* start Passage shown *

Rotterdam, Netherlands, 17:25, March 9, 2015

On Writing, Degree Zero

Roland Barthes' Writing Degree Zero and Stephen King's On Writing are very different books, admirable and infuriating in different ways. Which one you prefer is probably not so much a matter of taste as a matter of mood. There are days when you are open to the idea that writing is "an ambiguous reality ... aris[ing] from a confrontation of the writer with the society of his time [while] refer[ring him] back ... to the instruments of creation", and there are days when you think it's better to approach it simply as "a meeting of minds", an activity that is in any case more "serious", "damn it", than washing the car. There are days when you think of writing as the only Freedom (with a capital F) you've got; and there are days when it appears as impossible as a telepathy ("No myth-mountain shit; real telepathy").

I'm confining these remarks to Barthes' "What is Writing?", the first chapter of the book, and King's "What Writing Is", about a third of the way through. This morning, let me try to focus on what is admirable about them. On Wednesday, I'll tell what infuriates me (hint: writing is neither freedom nor telepathy; it's just another thing you do with your hands.)

King announces that he's sitting in his best "transmitting place", at his desk "under the eave", and that he's imagining you, dear reader (he addresses you directly), in your "far-seeing place", like a "couch on a sunporch". He has a way of putting his daily cares and joys "up top" and work "in a basement place where there are lots of bright lights and clear images". You, at the very least, he imagines, are looking for an escape. He knows there's not just space but time between you. Even if you read him immediately upon publication, his words will be three years old. Still, the two of you are going to pull off a little "mentalist routine". He's going to work his magic:

Look — here's a table covered with a red cloth. On it is a cage the size of a small fish aquarium. In the cage is a white rabbit with a pink nose and pink-rimmed eyes. In its front paws is a carrot stub upon which it is contentedly munching. On its back, clearly marked in blue ink, is the numeral 8.

Now it's hard to dispute that the trick works, right? Anyone who knows how to read will see the rabbit in the cage, right? Well, King reminds us that there's "a lot of room for interpretation", "necessary variations": "some will see a cloth which is turkey red, some will see one that's scarlet ..." And yet an image is communicated ... to anyone who reads English, that is.

This is where Barthes comes in.

We know that a language is a corpus of prescriptions and habit common to all the writers of a period. Which means that a language is a kind of natural ambience wholly pervading the writer's expression, yet without endowing it with form or content...[but] under the name of style a self-sufficient language is evolved which has its roots only in the depths of the authors's personal and secret mythology, that subnature of expression where the first coition of words and things takes place ... Failing the power to supply [the writer] with a freely consumed language, History suggests to him the demand for one freely produced.

There's more, of course. But we'll leave it there. (Here in my transmitting place, I'm running out of time. And you've probably got things to see to as well.) I'll take a critical look at these ideas about writing on Wednesday.

* end Passage shown *
* start Recorded information *

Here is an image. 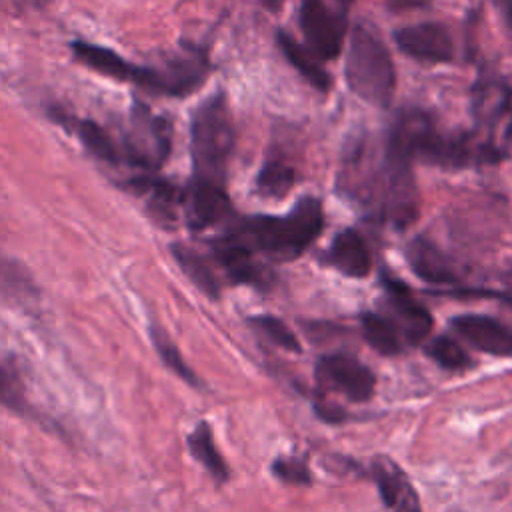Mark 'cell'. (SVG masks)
<instances>
[{
    "label": "cell",
    "instance_id": "1",
    "mask_svg": "<svg viewBox=\"0 0 512 512\" xmlns=\"http://www.w3.org/2000/svg\"><path fill=\"white\" fill-rule=\"evenodd\" d=\"M386 140L402 150L412 162L424 160L440 168H464L498 162L504 148L492 140L472 134H452L440 130L422 110H402L390 126Z\"/></svg>",
    "mask_w": 512,
    "mask_h": 512
},
{
    "label": "cell",
    "instance_id": "2",
    "mask_svg": "<svg viewBox=\"0 0 512 512\" xmlns=\"http://www.w3.org/2000/svg\"><path fill=\"white\" fill-rule=\"evenodd\" d=\"M324 210L318 198L302 196L288 214H256L230 224L224 234L252 252H264L274 260L298 258L322 232Z\"/></svg>",
    "mask_w": 512,
    "mask_h": 512
},
{
    "label": "cell",
    "instance_id": "3",
    "mask_svg": "<svg viewBox=\"0 0 512 512\" xmlns=\"http://www.w3.org/2000/svg\"><path fill=\"white\" fill-rule=\"evenodd\" d=\"M234 122L228 100L222 92L206 98L192 114L190 152L192 180L226 186L228 164L234 150Z\"/></svg>",
    "mask_w": 512,
    "mask_h": 512
},
{
    "label": "cell",
    "instance_id": "4",
    "mask_svg": "<svg viewBox=\"0 0 512 512\" xmlns=\"http://www.w3.org/2000/svg\"><path fill=\"white\" fill-rule=\"evenodd\" d=\"M344 74L358 98L378 108L390 106L396 90V68L380 34L366 24H356L350 32Z\"/></svg>",
    "mask_w": 512,
    "mask_h": 512
},
{
    "label": "cell",
    "instance_id": "5",
    "mask_svg": "<svg viewBox=\"0 0 512 512\" xmlns=\"http://www.w3.org/2000/svg\"><path fill=\"white\" fill-rule=\"evenodd\" d=\"M122 162L144 174H156L172 152V124L164 116H156L142 102H134L130 112V128L124 134Z\"/></svg>",
    "mask_w": 512,
    "mask_h": 512
},
{
    "label": "cell",
    "instance_id": "6",
    "mask_svg": "<svg viewBox=\"0 0 512 512\" xmlns=\"http://www.w3.org/2000/svg\"><path fill=\"white\" fill-rule=\"evenodd\" d=\"M208 58L196 48H188L158 66H140L136 86L160 96H188L198 90L208 76Z\"/></svg>",
    "mask_w": 512,
    "mask_h": 512
},
{
    "label": "cell",
    "instance_id": "7",
    "mask_svg": "<svg viewBox=\"0 0 512 512\" xmlns=\"http://www.w3.org/2000/svg\"><path fill=\"white\" fill-rule=\"evenodd\" d=\"M316 380L322 388L338 392L352 402H366L376 390L374 372L356 356L336 352L316 362Z\"/></svg>",
    "mask_w": 512,
    "mask_h": 512
},
{
    "label": "cell",
    "instance_id": "8",
    "mask_svg": "<svg viewBox=\"0 0 512 512\" xmlns=\"http://www.w3.org/2000/svg\"><path fill=\"white\" fill-rule=\"evenodd\" d=\"M298 22L308 48L320 60H334L342 52L344 16L324 0H300Z\"/></svg>",
    "mask_w": 512,
    "mask_h": 512
},
{
    "label": "cell",
    "instance_id": "9",
    "mask_svg": "<svg viewBox=\"0 0 512 512\" xmlns=\"http://www.w3.org/2000/svg\"><path fill=\"white\" fill-rule=\"evenodd\" d=\"M394 44L406 56L428 64L452 62L456 54L452 32L440 22H416L402 26L394 30Z\"/></svg>",
    "mask_w": 512,
    "mask_h": 512
},
{
    "label": "cell",
    "instance_id": "10",
    "mask_svg": "<svg viewBox=\"0 0 512 512\" xmlns=\"http://www.w3.org/2000/svg\"><path fill=\"white\" fill-rule=\"evenodd\" d=\"M380 282L394 316L390 320L396 324L402 338L412 346L424 342L432 330V316L426 306L416 300L412 290L400 278L382 272Z\"/></svg>",
    "mask_w": 512,
    "mask_h": 512
},
{
    "label": "cell",
    "instance_id": "11",
    "mask_svg": "<svg viewBox=\"0 0 512 512\" xmlns=\"http://www.w3.org/2000/svg\"><path fill=\"white\" fill-rule=\"evenodd\" d=\"M182 210L188 228H192L194 232H202L228 218L232 212V204L226 186L190 180V184L184 186Z\"/></svg>",
    "mask_w": 512,
    "mask_h": 512
},
{
    "label": "cell",
    "instance_id": "12",
    "mask_svg": "<svg viewBox=\"0 0 512 512\" xmlns=\"http://www.w3.org/2000/svg\"><path fill=\"white\" fill-rule=\"evenodd\" d=\"M212 254L234 284H250L256 288L270 286V274L256 262L254 252L224 232L212 240Z\"/></svg>",
    "mask_w": 512,
    "mask_h": 512
},
{
    "label": "cell",
    "instance_id": "13",
    "mask_svg": "<svg viewBox=\"0 0 512 512\" xmlns=\"http://www.w3.org/2000/svg\"><path fill=\"white\" fill-rule=\"evenodd\" d=\"M450 324L476 350L494 356H512V326L484 314H460Z\"/></svg>",
    "mask_w": 512,
    "mask_h": 512
},
{
    "label": "cell",
    "instance_id": "14",
    "mask_svg": "<svg viewBox=\"0 0 512 512\" xmlns=\"http://www.w3.org/2000/svg\"><path fill=\"white\" fill-rule=\"evenodd\" d=\"M124 184L132 194L146 198V210L152 214V218H156L160 226H174L176 208H182L184 186L172 184L170 180H164L156 174H138L128 178Z\"/></svg>",
    "mask_w": 512,
    "mask_h": 512
},
{
    "label": "cell",
    "instance_id": "15",
    "mask_svg": "<svg viewBox=\"0 0 512 512\" xmlns=\"http://www.w3.org/2000/svg\"><path fill=\"white\" fill-rule=\"evenodd\" d=\"M370 472L378 486L380 498L390 512H422L416 488L394 460L376 456L370 462Z\"/></svg>",
    "mask_w": 512,
    "mask_h": 512
},
{
    "label": "cell",
    "instance_id": "16",
    "mask_svg": "<svg viewBox=\"0 0 512 512\" xmlns=\"http://www.w3.org/2000/svg\"><path fill=\"white\" fill-rule=\"evenodd\" d=\"M326 264L350 278H366L372 270V254L360 232L340 230L326 252Z\"/></svg>",
    "mask_w": 512,
    "mask_h": 512
},
{
    "label": "cell",
    "instance_id": "17",
    "mask_svg": "<svg viewBox=\"0 0 512 512\" xmlns=\"http://www.w3.org/2000/svg\"><path fill=\"white\" fill-rule=\"evenodd\" d=\"M406 260L412 272L430 284H456L460 280L458 268L450 256H446L428 238H414L408 244Z\"/></svg>",
    "mask_w": 512,
    "mask_h": 512
},
{
    "label": "cell",
    "instance_id": "18",
    "mask_svg": "<svg viewBox=\"0 0 512 512\" xmlns=\"http://www.w3.org/2000/svg\"><path fill=\"white\" fill-rule=\"evenodd\" d=\"M50 116L54 118V122H60L70 132H74L78 136V140L82 142V146L92 156H96L98 160H102L106 164H114V166L122 164L120 146L116 144V140L104 126H100L98 122L88 120V118H74L68 112H64L62 108H50Z\"/></svg>",
    "mask_w": 512,
    "mask_h": 512
},
{
    "label": "cell",
    "instance_id": "19",
    "mask_svg": "<svg viewBox=\"0 0 512 512\" xmlns=\"http://www.w3.org/2000/svg\"><path fill=\"white\" fill-rule=\"evenodd\" d=\"M70 50L74 54V60L80 62L82 66L118 82L136 84L140 64L122 58L118 52L86 40H74L70 44Z\"/></svg>",
    "mask_w": 512,
    "mask_h": 512
},
{
    "label": "cell",
    "instance_id": "20",
    "mask_svg": "<svg viewBox=\"0 0 512 512\" xmlns=\"http://www.w3.org/2000/svg\"><path fill=\"white\" fill-rule=\"evenodd\" d=\"M278 48L282 50L284 58L298 70V74L318 92H328L332 86L330 74L320 64V58L304 44H300L294 36H290L284 30L276 32Z\"/></svg>",
    "mask_w": 512,
    "mask_h": 512
},
{
    "label": "cell",
    "instance_id": "21",
    "mask_svg": "<svg viewBox=\"0 0 512 512\" xmlns=\"http://www.w3.org/2000/svg\"><path fill=\"white\" fill-rule=\"evenodd\" d=\"M0 404L20 416L40 420L38 412L26 396V384L16 356H6L0 360Z\"/></svg>",
    "mask_w": 512,
    "mask_h": 512
},
{
    "label": "cell",
    "instance_id": "22",
    "mask_svg": "<svg viewBox=\"0 0 512 512\" xmlns=\"http://www.w3.org/2000/svg\"><path fill=\"white\" fill-rule=\"evenodd\" d=\"M170 252H172L174 260L178 262L180 270L196 284L198 290H202L208 298L220 296V280L214 274L208 260L200 252H196L194 248H190L182 242H174L170 246Z\"/></svg>",
    "mask_w": 512,
    "mask_h": 512
},
{
    "label": "cell",
    "instance_id": "23",
    "mask_svg": "<svg viewBox=\"0 0 512 512\" xmlns=\"http://www.w3.org/2000/svg\"><path fill=\"white\" fill-rule=\"evenodd\" d=\"M188 448H190V454L210 472V476L216 482H226L228 480V476H230L228 464L216 448L214 434H212V428H210L208 422H198L196 424V428L188 436Z\"/></svg>",
    "mask_w": 512,
    "mask_h": 512
},
{
    "label": "cell",
    "instance_id": "24",
    "mask_svg": "<svg viewBox=\"0 0 512 512\" xmlns=\"http://www.w3.org/2000/svg\"><path fill=\"white\" fill-rule=\"evenodd\" d=\"M360 328L364 340L384 356H396L402 352V334L396 324L382 314L376 312H362Z\"/></svg>",
    "mask_w": 512,
    "mask_h": 512
},
{
    "label": "cell",
    "instance_id": "25",
    "mask_svg": "<svg viewBox=\"0 0 512 512\" xmlns=\"http://www.w3.org/2000/svg\"><path fill=\"white\" fill-rule=\"evenodd\" d=\"M0 294L12 300L28 302L38 298V286L34 276L18 260L0 252Z\"/></svg>",
    "mask_w": 512,
    "mask_h": 512
},
{
    "label": "cell",
    "instance_id": "26",
    "mask_svg": "<svg viewBox=\"0 0 512 512\" xmlns=\"http://www.w3.org/2000/svg\"><path fill=\"white\" fill-rule=\"evenodd\" d=\"M294 180L296 170L290 164H286L280 158H270L262 164L258 172L256 188L266 198H282L292 190Z\"/></svg>",
    "mask_w": 512,
    "mask_h": 512
},
{
    "label": "cell",
    "instance_id": "27",
    "mask_svg": "<svg viewBox=\"0 0 512 512\" xmlns=\"http://www.w3.org/2000/svg\"><path fill=\"white\" fill-rule=\"evenodd\" d=\"M150 338H152V344H154L158 356L162 358V362H164L176 376H180V378H182L186 384H190V386H196V388L202 386V380H200V378L194 374V370L186 364V360L182 358L178 346L172 342V338L168 336V332H166L160 324H156V322L150 324Z\"/></svg>",
    "mask_w": 512,
    "mask_h": 512
},
{
    "label": "cell",
    "instance_id": "28",
    "mask_svg": "<svg viewBox=\"0 0 512 512\" xmlns=\"http://www.w3.org/2000/svg\"><path fill=\"white\" fill-rule=\"evenodd\" d=\"M426 354L446 370H464L472 366L468 352L450 336H436L426 344Z\"/></svg>",
    "mask_w": 512,
    "mask_h": 512
},
{
    "label": "cell",
    "instance_id": "29",
    "mask_svg": "<svg viewBox=\"0 0 512 512\" xmlns=\"http://www.w3.org/2000/svg\"><path fill=\"white\" fill-rule=\"evenodd\" d=\"M250 324L272 344H276L288 352H296V354L302 352V346H300L296 334L290 330V326L284 320L270 316V314H260V316L250 318Z\"/></svg>",
    "mask_w": 512,
    "mask_h": 512
},
{
    "label": "cell",
    "instance_id": "30",
    "mask_svg": "<svg viewBox=\"0 0 512 512\" xmlns=\"http://www.w3.org/2000/svg\"><path fill=\"white\" fill-rule=\"evenodd\" d=\"M272 472L276 474V478L288 484L308 486L312 482L308 466L298 458H276L272 464Z\"/></svg>",
    "mask_w": 512,
    "mask_h": 512
},
{
    "label": "cell",
    "instance_id": "31",
    "mask_svg": "<svg viewBox=\"0 0 512 512\" xmlns=\"http://www.w3.org/2000/svg\"><path fill=\"white\" fill-rule=\"evenodd\" d=\"M260 2H262L264 8L270 10V12H278L280 6H282V0H260Z\"/></svg>",
    "mask_w": 512,
    "mask_h": 512
},
{
    "label": "cell",
    "instance_id": "32",
    "mask_svg": "<svg viewBox=\"0 0 512 512\" xmlns=\"http://www.w3.org/2000/svg\"><path fill=\"white\" fill-rule=\"evenodd\" d=\"M338 2H340V4H342V6H348V4H352V2H354V0H338Z\"/></svg>",
    "mask_w": 512,
    "mask_h": 512
}]
</instances>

* end Recorded information *

## What you have to do
In the essay on Barthes and King, what numeral is marked on the rabbit's back, and in what color ink? Answer using the text alone.

## Result below
The numeral 8, in blue ink.